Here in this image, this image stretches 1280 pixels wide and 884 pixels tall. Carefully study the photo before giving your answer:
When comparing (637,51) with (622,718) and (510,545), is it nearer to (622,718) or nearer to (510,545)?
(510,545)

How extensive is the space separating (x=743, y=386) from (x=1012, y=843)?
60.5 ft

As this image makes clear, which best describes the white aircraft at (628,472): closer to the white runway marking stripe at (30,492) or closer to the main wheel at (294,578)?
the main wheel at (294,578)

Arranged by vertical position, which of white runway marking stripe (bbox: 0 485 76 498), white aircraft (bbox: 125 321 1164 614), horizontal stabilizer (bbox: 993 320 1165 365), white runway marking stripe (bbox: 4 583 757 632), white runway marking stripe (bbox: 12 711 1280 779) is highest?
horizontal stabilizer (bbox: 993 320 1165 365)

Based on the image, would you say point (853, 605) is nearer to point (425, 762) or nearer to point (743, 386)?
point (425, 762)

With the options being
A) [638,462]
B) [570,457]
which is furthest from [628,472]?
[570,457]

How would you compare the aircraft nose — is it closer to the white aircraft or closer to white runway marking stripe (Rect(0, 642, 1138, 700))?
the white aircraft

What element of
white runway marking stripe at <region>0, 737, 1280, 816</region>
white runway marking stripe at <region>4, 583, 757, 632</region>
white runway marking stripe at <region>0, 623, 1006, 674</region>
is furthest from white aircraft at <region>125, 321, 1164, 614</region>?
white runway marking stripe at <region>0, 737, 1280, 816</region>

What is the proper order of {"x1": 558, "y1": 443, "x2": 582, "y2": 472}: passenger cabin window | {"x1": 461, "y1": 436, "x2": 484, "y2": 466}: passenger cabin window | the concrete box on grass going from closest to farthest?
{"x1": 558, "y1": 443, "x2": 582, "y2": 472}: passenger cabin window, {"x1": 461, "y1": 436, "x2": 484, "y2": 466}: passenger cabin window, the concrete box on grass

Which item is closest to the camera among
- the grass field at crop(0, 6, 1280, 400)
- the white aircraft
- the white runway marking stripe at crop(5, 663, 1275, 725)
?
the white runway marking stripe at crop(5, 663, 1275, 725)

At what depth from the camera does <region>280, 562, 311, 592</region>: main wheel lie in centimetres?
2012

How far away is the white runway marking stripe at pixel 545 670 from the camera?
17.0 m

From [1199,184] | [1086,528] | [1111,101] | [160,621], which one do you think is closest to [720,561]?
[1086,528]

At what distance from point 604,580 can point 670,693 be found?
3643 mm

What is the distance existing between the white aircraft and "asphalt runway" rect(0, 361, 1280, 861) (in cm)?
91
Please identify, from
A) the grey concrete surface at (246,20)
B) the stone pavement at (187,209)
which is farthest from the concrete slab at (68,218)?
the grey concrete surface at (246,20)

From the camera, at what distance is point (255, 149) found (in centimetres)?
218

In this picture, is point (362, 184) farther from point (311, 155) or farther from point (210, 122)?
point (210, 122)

++++++++

» BRIEF
Reproduce all of the records above verbatim, keeping every line unchanged and in its original order.

» RESPONSE TO THE EXERCISE
Here in this image, this image stretches 1280 pixels wide and 884 pixels tall. Carefully study the photo before giving your answer:
When comparing (637,51) with (622,718) and (510,545), is it nearer to (622,718) or nearer to (510,545)?
(510,545)

How extensive is the space separating (x=743, y=386) from (x=1012, y=843)?
60.5 ft

As this image makes clear, which best describes the white aircraft at (628,472): closer to the white runway marking stripe at (30,492) or closer to the main wheel at (294,578)?
the main wheel at (294,578)

Arranged by vertical position, which of white runway marking stripe (bbox: 0 485 76 498), white aircraft (bbox: 125 321 1164 614), horizontal stabilizer (bbox: 993 320 1165 365), white runway marking stripe (bbox: 4 583 757 632), white runway marking stripe (bbox: 12 711 1280 779) is highest?
horizontal stabilizer (bbox: 993 320 1165 365)

Based on the image, would you say point (853, 605) is nearer to point (425, 762) or nearer to point (743, 386)?
point (425, 762)

With the options being
A) [638,462]
B) [570,457]
which is furthest from [628,472]?
[570,457]

How would you compare the aircraft nose — is it closer to the white aircraft or closer to white runway marking stripe (Rect(0, 642, 1138, 700))?
the white aircraft

What element of
white runway marking stripe at <region>0, 737, 1280, 816</region>
white runway marking stripe at <region>4, 583, 757, 632</region>
white runway marking stripe at <region>0, 623, 1006, 674</region>
is furthest from white aircraft at <region>125, 321, 1164, 614</region>?
white runway marking stripe at <region>0, 737, 1280, 816</region>

What is the proper order of {"x1": 558, "y1": 443, "x2": 582, "y2": 472}: passenger cabin window | {"x1": 461, "y1": 436, "x2": 484, "y2": 466}: passenger cabin window | the concrete box on grass going from closest to farthest?
{"x1": 558, "y1": 443, "x2": 582, "y2": 472}: passenger cabin window, {"x1": 461, "y1": 436, "x2": 484, "y2": 466}: passenger cabin window, the concrete box on grass

Which item is closest to the camera among
- the grass field at crop(0, 6, 1280, 400)
- the white aircraft
- the white runway marking stripe at crop(5, 663, 1275, 725)
?
the white runway marking stripe at crop(5, 663, 1275, 725)

At what depth from the camera does <region>280, 562, 311, 592</region>: main wheel lie in centimetres?
2012

How far away is the white runway marking stripe at pixel 545 670 from the camera?
17.0 m

From [1199,184] | [1086,528] | [1111,101] | [160,621], which one do you think is closest to [720,561]?
[1086,528]

At what distance from point 604,580 can point 670,693 be found?
3643 mm

What is the distance existing between the white aircraft and "asphalt runway" rect(0, 361, 1280, 861) (in cm)?
91
Please identify, from
A) the grey concrete surface at (246,20)
B) the stone pavement at (187,209)
which is farthest from the concrete slab at (68,218)?
the grey concrete surface at (246,20)

From the camera, at what distance is point (255, 149) found (in centimetres)?
218

In this picture, is point (362, 184) farther from point (311, 155) or farther from point (210, 122)?
point (210, 122)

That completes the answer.